**TASK INPUT:**
=======

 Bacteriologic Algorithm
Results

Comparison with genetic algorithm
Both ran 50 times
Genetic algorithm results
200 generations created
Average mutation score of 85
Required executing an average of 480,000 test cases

=======

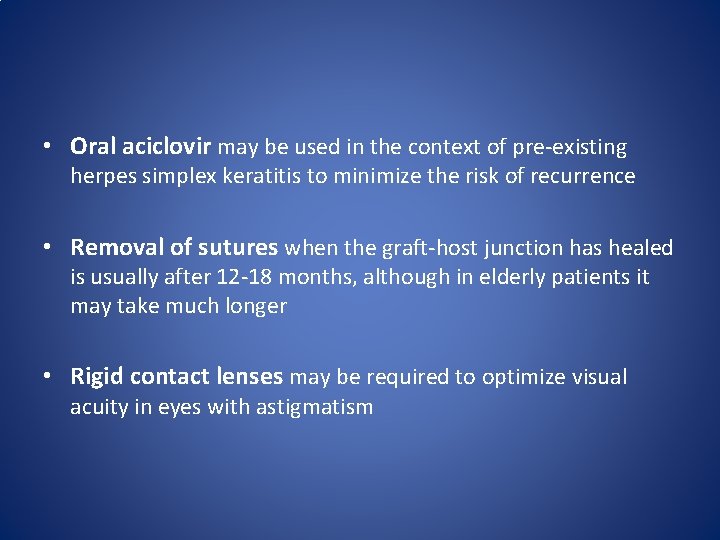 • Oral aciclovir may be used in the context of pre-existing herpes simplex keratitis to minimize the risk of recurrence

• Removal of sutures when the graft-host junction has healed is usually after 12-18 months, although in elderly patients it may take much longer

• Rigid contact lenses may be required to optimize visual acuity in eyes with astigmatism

=======

**ASSIGNMENT:** Return each line of the records above in which the word "with" occurs.

**COMPLETED TASK:**
Comparison with genetic algorithm
• Rigid contact lenses may be required to optimize visual acuity in eyes with astigmatism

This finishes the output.